The Gentlemen

Director: Guy Ritchie
Starring: Matthew McConaughey, Charlie Hunnam, Hugh Grant, Henry Golding, Michelle Dockery, Colin Farrell, Jeremy Strong, Jason Wong, Eddie Marsan, Chris Evangelou
Distributor: Roadshow Films
Runtime: 113 mins. Reviewed in Dec 2019
| JustWatch |
Rating notes: Strong coarse language and violence

This British-American crime drama is based loosely on a story by Ivan Atkinson, Mary Davies, and Guy Ritchie, who is the Director of the movie. The film tells the story of a British drug lord – “the king of the jungle”, as the film says – who has established a highly lucrative marijuana empire.

The lead role is taken by Matthew McConaughey, who took out the Academy Award for Best Actor in the movie, “Dallas Buyers Club”, in 2014.

This is a crime movie that is heavy on plot complexity. An American expatriate, Mickey Pearson (Matthew McConaughey) has built a highly successful drug empire in London, with the latest in technology to back it up, and he decides to retire to spend more time with the love of his life (Michelle Dockery). He is getting out, because “he came up the hard way, with blood on his hands”, and as the film progresses the viewer comes to appreciate where the blood was probably spilled. Mickey’s situation triggers an onrush of activity from a cartel of very wealthy drug-traffickers. Plots and schemes are immediately formulated by the rival drug lords, who are competing for a slice of the action, and who want to take over from, or take advantage of, Mickey’s decision.

● **What to do**:
1. From the review of The Gentlemen, set down the passage starting at "This British-American crime" and ending at "lucrative marijuana empire.".
2. Which company does the review of The Gentlemen list as the film's distributor?

● **Dataset records**:
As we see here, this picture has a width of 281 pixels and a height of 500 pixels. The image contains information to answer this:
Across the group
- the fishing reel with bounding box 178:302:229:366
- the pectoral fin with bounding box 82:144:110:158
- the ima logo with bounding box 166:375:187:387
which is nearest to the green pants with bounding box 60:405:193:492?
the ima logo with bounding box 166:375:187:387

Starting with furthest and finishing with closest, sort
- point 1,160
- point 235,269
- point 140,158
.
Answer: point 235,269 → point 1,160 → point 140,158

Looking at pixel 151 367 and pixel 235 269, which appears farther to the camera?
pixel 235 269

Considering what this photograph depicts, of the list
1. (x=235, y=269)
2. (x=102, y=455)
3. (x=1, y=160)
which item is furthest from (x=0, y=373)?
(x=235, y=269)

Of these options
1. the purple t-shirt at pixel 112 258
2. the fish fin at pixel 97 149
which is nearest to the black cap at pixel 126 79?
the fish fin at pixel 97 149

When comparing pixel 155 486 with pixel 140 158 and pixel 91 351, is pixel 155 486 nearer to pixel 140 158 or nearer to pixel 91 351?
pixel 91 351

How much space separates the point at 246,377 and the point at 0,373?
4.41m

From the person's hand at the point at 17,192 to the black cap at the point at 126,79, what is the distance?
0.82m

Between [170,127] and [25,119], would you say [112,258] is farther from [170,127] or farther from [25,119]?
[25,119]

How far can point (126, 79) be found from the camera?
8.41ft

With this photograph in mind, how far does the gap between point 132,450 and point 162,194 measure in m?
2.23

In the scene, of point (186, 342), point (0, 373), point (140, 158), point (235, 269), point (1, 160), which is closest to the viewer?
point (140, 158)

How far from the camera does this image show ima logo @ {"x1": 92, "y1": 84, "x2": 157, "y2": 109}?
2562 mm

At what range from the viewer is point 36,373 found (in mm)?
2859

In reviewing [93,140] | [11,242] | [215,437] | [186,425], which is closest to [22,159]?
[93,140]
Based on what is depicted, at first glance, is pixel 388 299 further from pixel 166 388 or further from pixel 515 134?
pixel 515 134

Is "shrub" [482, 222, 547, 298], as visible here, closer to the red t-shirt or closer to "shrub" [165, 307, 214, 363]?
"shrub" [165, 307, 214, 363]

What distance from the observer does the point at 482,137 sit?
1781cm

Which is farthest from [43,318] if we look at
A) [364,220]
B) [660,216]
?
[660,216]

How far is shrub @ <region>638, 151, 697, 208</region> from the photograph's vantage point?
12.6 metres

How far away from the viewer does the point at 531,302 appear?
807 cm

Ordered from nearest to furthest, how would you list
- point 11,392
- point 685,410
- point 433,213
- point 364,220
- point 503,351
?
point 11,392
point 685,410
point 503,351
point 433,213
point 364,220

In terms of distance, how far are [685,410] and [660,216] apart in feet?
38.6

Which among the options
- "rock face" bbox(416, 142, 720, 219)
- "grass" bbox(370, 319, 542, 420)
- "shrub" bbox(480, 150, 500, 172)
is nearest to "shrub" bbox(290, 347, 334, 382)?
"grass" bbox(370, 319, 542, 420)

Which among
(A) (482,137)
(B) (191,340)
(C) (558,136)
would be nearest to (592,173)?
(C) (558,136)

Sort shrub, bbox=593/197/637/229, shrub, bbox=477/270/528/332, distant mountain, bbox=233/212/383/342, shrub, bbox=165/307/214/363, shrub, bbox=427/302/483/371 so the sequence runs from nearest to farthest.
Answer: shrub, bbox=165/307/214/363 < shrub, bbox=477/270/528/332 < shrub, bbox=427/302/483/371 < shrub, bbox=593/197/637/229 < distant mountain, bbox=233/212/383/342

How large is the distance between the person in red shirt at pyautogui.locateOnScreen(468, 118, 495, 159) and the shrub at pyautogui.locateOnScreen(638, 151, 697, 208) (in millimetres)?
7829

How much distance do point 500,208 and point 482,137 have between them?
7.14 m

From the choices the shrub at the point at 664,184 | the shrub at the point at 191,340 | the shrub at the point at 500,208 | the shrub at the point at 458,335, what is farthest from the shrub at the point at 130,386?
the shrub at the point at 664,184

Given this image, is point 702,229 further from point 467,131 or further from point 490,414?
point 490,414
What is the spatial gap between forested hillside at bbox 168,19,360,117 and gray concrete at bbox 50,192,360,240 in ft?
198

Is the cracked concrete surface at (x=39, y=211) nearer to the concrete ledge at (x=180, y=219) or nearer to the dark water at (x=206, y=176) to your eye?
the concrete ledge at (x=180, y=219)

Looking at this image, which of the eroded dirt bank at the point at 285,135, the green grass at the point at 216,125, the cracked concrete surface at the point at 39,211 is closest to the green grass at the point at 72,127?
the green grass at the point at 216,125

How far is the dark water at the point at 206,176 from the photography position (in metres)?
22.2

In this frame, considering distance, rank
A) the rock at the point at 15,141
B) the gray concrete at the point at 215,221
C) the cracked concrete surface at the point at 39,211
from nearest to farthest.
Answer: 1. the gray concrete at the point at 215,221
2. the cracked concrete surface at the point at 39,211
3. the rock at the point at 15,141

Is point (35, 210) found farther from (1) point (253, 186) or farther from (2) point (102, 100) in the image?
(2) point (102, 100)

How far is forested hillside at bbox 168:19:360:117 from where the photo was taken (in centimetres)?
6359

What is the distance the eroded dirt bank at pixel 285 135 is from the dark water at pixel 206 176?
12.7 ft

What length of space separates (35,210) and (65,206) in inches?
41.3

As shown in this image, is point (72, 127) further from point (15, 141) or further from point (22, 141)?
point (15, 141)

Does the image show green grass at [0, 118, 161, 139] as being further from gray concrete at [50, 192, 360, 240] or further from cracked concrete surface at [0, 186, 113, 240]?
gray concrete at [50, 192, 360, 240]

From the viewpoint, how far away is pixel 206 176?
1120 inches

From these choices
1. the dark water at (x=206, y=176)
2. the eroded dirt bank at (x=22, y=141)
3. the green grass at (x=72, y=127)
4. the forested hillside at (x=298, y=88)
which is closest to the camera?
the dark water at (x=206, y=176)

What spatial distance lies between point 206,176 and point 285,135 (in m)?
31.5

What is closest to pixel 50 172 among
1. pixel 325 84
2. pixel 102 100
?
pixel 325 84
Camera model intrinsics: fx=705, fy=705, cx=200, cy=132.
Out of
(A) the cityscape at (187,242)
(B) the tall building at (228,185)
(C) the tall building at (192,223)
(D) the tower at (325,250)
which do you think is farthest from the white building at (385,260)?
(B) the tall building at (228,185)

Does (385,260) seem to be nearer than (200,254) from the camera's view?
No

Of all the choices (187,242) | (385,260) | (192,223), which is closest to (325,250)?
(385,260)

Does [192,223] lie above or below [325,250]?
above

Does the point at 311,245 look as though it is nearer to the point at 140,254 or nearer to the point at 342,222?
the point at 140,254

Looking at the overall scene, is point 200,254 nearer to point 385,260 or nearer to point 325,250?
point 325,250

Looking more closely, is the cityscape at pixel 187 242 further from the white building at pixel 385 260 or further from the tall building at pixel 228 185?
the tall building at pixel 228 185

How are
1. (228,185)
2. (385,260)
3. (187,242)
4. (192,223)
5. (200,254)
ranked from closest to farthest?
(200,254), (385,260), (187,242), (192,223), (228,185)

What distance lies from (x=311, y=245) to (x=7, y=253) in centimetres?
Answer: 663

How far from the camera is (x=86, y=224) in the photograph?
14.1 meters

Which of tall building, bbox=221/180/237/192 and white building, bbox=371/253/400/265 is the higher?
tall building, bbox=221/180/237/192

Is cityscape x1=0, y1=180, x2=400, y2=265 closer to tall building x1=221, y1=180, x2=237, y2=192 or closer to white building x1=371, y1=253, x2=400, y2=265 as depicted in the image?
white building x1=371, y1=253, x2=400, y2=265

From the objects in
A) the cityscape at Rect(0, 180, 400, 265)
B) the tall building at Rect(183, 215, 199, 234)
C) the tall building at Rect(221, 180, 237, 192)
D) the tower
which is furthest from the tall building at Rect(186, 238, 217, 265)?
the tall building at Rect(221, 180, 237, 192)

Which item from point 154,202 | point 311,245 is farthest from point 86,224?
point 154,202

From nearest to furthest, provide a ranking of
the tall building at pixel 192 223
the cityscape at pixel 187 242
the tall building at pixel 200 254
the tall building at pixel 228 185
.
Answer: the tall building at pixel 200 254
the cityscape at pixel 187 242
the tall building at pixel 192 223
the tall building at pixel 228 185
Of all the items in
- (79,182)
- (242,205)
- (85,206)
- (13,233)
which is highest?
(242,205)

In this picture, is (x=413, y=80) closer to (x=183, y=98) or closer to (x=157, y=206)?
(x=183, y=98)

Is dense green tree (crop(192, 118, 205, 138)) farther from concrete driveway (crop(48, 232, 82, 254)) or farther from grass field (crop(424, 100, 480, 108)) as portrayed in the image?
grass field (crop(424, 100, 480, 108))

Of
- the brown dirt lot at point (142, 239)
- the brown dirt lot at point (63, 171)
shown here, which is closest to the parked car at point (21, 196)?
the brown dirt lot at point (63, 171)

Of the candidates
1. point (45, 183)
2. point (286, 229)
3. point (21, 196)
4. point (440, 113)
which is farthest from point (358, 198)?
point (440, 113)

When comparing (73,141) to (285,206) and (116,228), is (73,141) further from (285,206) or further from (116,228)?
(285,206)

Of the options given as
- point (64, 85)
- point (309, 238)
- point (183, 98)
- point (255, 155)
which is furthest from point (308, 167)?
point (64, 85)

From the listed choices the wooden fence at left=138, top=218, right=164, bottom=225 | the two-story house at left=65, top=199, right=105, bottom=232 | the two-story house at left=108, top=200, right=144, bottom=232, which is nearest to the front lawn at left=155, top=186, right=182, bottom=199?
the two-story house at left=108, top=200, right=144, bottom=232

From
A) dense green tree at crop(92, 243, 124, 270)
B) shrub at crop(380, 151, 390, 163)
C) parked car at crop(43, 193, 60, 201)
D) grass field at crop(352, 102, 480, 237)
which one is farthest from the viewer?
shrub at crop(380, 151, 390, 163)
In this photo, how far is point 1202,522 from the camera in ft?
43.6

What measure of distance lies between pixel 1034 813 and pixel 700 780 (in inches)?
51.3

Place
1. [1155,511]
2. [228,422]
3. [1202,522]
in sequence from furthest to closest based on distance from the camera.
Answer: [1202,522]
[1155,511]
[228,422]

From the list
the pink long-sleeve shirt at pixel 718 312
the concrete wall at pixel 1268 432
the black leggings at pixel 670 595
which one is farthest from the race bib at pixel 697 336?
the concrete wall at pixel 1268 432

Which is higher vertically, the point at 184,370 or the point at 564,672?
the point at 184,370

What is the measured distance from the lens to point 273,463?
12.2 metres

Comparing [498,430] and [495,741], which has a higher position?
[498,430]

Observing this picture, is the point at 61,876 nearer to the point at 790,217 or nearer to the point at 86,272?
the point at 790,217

● **Answer set**:
1.
This British-American crime drama is based loosely on a story by Ivan Atkinson, Mary Davies, and Guy Ritchie, who is the Director of the movie. The film tells the story of a British drug lord – “the king of the jungle”, as the film says – who has established a highly lucrative marijuana empire.

2. Roadshow Films